Linked by Thom Holwerda on Thu 17th Jan 2013 00:46 UTC, submitted by the_randymon
Graphics, User Interfaces "A statistical analysis shows that icons with less detail score better in terms of usability. It seems to be an easy truth: too much detail in icons confuses the users. So we wondered whether we could find any evidence for this truth in the data of our large scale test of the LibreOffice Icons."
Thread beginning with comment 549113
To read all comments associated with this story, please click here.
by nbensa on Thu 17th Jan 2013 01:55 UTC
Member since:

Yes, that's what I think of this "study".. ;)

The "study" is, as the comments on the blog page say, flawed and useless. The low-resolution icons are for common functions. The high-resolutions icons are for not so common functions.

Also, there's a low resolution for save, but no high resolution icon for the same function.

You can't make a serious conclusion from this "study".

Reply Score: 6

RE: :-/
by Bill Shooter of Bul on Thu 17th Jan 2013 20:27 in reply to ":-/"
Bill Shooter of Bul Member since:

Yeah, as much as I want to believe in the conclusion, there isn't any credible evidence here to support it.

But I love their advice for icons:

Whenever you create icons, try to be as iconic as possible

At first it seems like a great statement showing how the highly detailed icons have violated the most fundamental rule, but it really depends on what you mean by "iconic". Simple things can be iconic, but so can highly detailed things. Like images of people. Mohammad Ali ( the boxer), has several iconic poses and pictures, but I wouldn't want any of them as icons in a software setting.

Study material
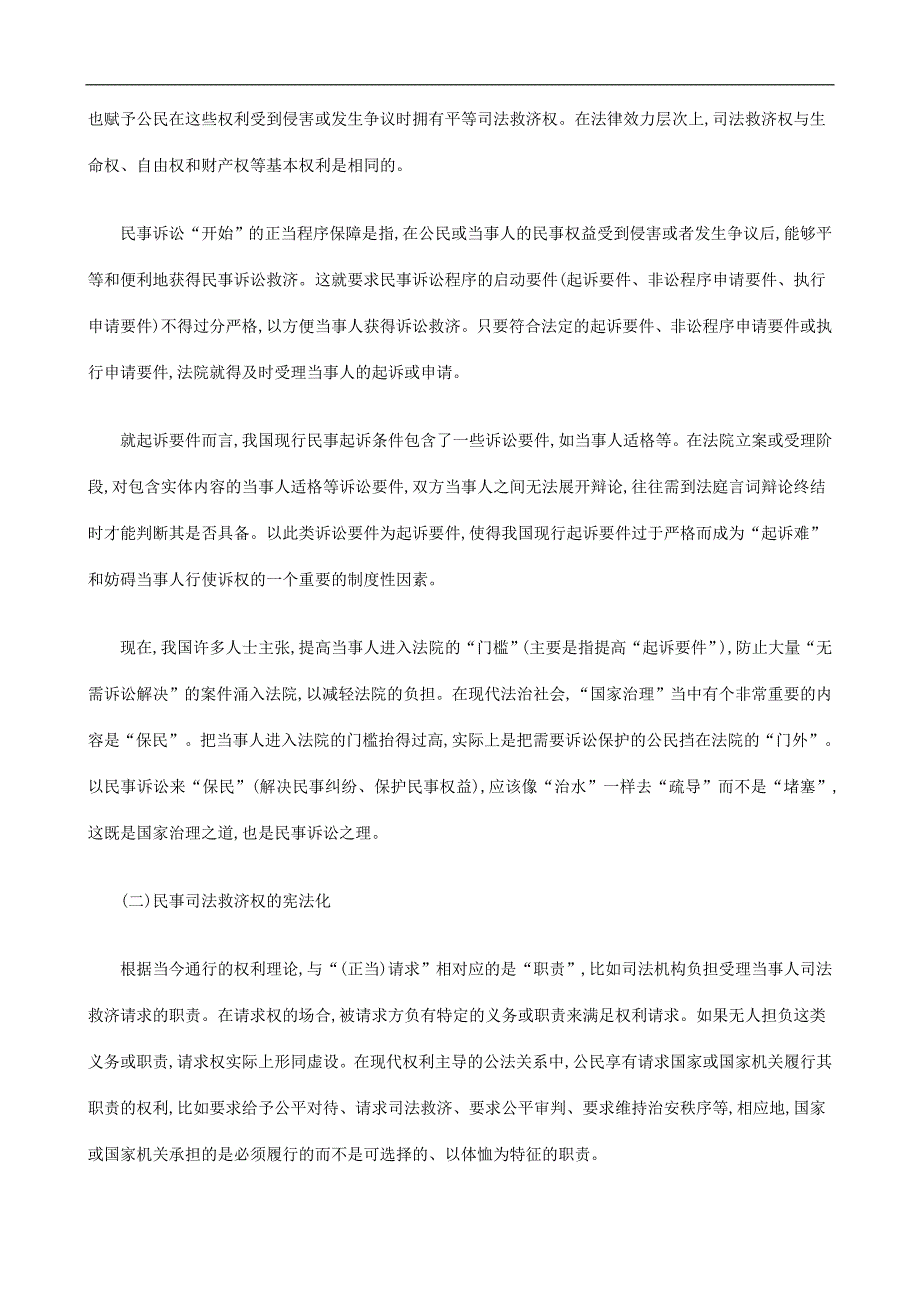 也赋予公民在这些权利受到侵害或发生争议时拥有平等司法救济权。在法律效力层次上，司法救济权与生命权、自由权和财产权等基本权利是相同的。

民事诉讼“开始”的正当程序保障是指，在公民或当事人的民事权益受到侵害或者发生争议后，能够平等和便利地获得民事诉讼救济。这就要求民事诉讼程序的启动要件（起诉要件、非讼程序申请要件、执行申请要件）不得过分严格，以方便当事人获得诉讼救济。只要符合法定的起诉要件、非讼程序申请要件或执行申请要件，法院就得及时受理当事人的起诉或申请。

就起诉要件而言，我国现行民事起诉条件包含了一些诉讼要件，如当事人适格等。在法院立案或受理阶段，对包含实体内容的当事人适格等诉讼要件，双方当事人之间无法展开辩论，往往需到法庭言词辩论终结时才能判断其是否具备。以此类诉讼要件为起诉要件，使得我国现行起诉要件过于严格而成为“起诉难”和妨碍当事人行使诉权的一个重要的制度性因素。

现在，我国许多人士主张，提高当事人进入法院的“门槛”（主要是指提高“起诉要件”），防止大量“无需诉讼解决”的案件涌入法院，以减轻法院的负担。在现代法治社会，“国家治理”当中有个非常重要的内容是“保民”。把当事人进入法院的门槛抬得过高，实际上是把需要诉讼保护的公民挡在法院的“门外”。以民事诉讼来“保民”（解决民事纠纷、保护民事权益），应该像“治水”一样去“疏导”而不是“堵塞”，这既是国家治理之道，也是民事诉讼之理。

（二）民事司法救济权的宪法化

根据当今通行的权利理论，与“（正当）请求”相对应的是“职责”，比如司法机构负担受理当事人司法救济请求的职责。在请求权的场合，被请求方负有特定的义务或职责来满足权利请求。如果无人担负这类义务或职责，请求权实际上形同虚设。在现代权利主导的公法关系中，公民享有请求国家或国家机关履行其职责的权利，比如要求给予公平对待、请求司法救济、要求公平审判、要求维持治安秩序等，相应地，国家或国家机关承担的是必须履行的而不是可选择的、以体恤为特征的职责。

...

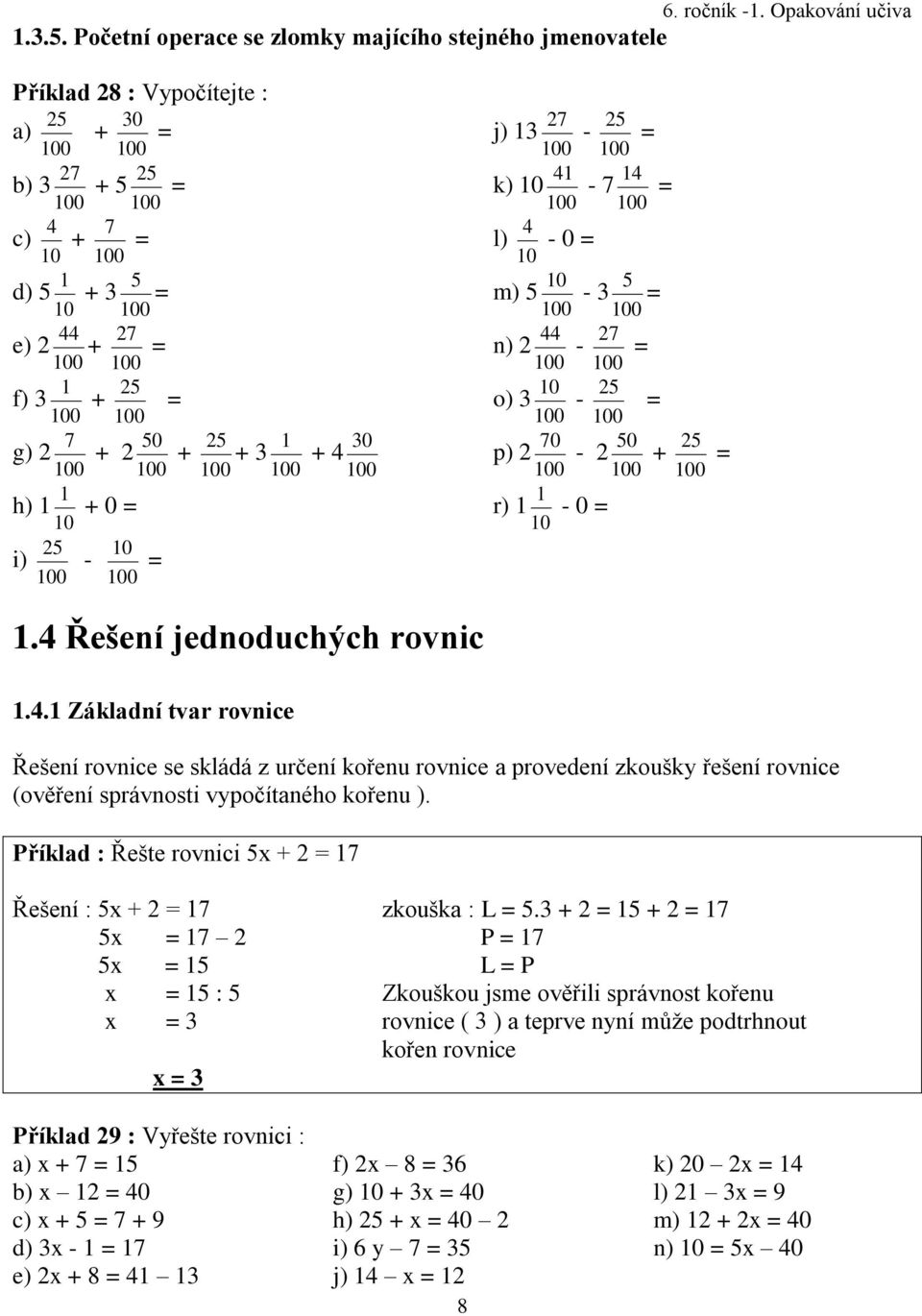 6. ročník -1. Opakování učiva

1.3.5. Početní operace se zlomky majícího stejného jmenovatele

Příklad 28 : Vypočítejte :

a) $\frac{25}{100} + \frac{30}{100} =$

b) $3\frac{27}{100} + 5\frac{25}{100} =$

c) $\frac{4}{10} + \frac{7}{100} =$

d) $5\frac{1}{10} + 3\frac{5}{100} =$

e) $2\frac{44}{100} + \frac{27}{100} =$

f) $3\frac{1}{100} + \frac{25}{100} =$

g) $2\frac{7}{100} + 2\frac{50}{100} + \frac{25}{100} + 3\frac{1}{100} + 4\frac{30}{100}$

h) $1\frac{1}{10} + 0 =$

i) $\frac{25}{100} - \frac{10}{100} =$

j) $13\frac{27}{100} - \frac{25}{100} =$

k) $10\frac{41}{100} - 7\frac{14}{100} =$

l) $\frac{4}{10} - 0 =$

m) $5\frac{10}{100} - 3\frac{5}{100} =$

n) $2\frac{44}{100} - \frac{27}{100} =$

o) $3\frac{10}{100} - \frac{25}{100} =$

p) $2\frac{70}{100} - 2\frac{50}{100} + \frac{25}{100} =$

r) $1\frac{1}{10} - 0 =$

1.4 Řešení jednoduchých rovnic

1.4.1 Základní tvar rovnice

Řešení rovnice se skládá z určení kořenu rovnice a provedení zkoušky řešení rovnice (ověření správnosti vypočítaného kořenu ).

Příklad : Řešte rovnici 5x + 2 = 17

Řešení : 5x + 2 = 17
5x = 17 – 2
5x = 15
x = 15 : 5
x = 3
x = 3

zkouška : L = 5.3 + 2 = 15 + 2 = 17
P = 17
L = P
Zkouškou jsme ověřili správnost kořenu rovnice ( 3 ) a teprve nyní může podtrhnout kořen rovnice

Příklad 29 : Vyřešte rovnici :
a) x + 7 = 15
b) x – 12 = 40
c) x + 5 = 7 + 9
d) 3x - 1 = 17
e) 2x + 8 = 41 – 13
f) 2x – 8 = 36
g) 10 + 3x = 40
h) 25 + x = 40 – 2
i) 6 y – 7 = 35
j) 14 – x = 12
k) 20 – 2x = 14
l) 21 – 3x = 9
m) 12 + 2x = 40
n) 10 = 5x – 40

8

Task list
• 1. From the icon usability thread, write out the passage starting at "Linked by Thom" and ending at "so common functions.".
• 2. Answer these questions from the icon usability thread:
(a) Who linked the story?
(b) Whose icons were used in the large-scale test?
(c) According to nbensa, what kind of functions do the low-resolution icons represent?

Results of the exercise
• 1.
Linked by Thom Holwerda on Thu 17th Jan 2013 00:46 UTC, submitted by the_randymon
Graphics, User Interfaces "A statistical analysis shows that icons with less detail score better in terms of usability. It seems to be an easy truth: too much detail in icons confuses the users. So we wondered whether we could find any evidence for this truth in the data of our large scale test of the LibreOffice Icons."
Thread beginning with comment 549113
To read all comments associated with this story, please click here.
by nbensa on Thu 17th Jan 2013 01:55 UTC
Member since:

Yes, that's what I think of this "study".. ;)

The "study" is, as the comments on the blog page say, flawed and useless. The low-resolution icons are for common functions. The high-resolutions icons are for not so common functions.

• 2.
(a) Thom Holwerda
(b) LibreOffice's
(c) Common functions